Fwd: 10 Reasons to Dismantle the WTO

Macdonald Stainsby mstainsby at SPAMdojo.tao.ca
Sun Dec 5 11:42:08 MST 1999




Folks, this is a rough sum of the gathered in Seattle opinions. Any
critiques? Keep in mind this leaflet hit thousands already... I wonder
if there is much debate around #4.


--
Macdonald Stainsby

check the "ten point platform" of Tao at: http://new.tao.ca

"To give food aid to a country just because they are starving is a
pretty weak reason."
   Henry Kissinger, 1974
(former American Secretary of State)




> forwarded From: Eric Doherty / Maryann Abbs <edoherty at portal.ca>

> Please copy and distribute widely! The mainstream press is covering
the
> demonstrations but not the substance of the WTO.
>
> Thanks, Eric
>
> 10 Reasons to Dismantle the WTO
>
>
> By Russell Mokhiber and Robert Weissman
> (http://www.corporatepredators.org)
> Published by the Vancouver Grassroots Alliance – email vga at tao.ca
>
> 1. The WTO prioritizes trade and commercial considerations over all
> other values. WTO rules generally require domestic laws, rules and
> regulations designed to further worker, consumer, environmental,
health,
> safety, human rights, animal protection or other non-commercial
> interests to be undertaken in the "least trade restrictive" fashion
> possible -- almost never is trade subordinated to these noncommercial
> concerns.

■ Available data
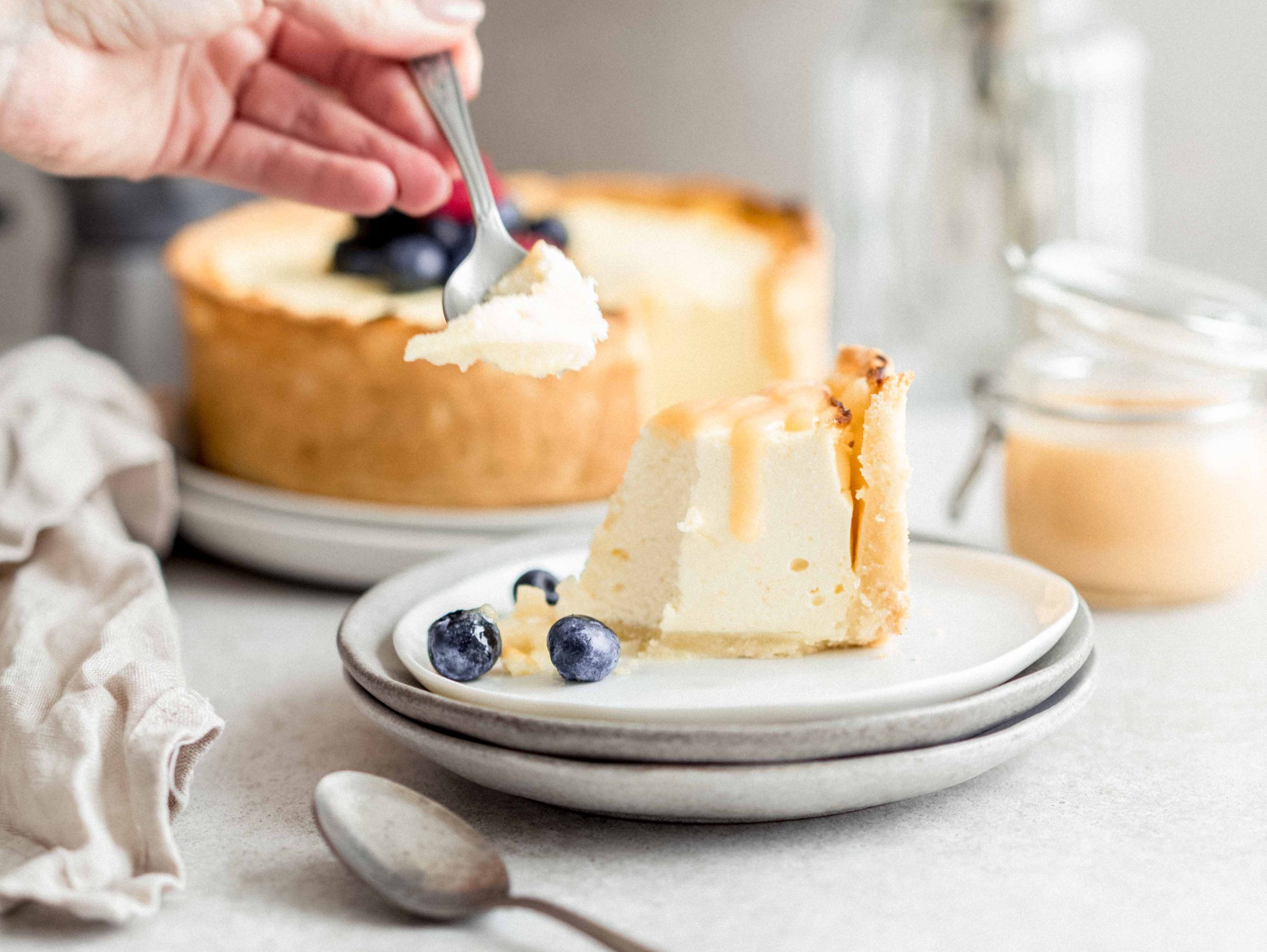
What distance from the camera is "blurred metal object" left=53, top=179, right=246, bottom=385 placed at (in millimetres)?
2137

■ Problems and tasks
1/ In the WTO post, who are the authors of the leaflet "10 Reasons to Dismantle the WTO"?
2/ The WTO post says WTO rules generally require domestic laws serving certain non-commercial interests to be undertaken in the "least trade restrictive" fashion. List every specific interest it names, leaving out the general "other non-commercial" ones.
3/ Summarize the WTO post in two sentences.
The data has no role in this work.

■ Answers by task
1/ Russell Mokhiber and Robert Weissman.

2/
- Worker
- Consumer
- Environmental
- Health
- Safety
- Human rights
- Animal protection

3/ Macdonald Stainsby forwards the leaflet "10 Reasons to Dismantle the WTO" by Russell Mokhiber and Robert Weissman and asks for critiques, noting that the leaflet has already reached thousands of people. The first reason given is that the WTO puts trade and commercial considerations above all other values, so that domestic laws serving non-commercial interests must be carried out in the "least trade restrictive" fashion possible.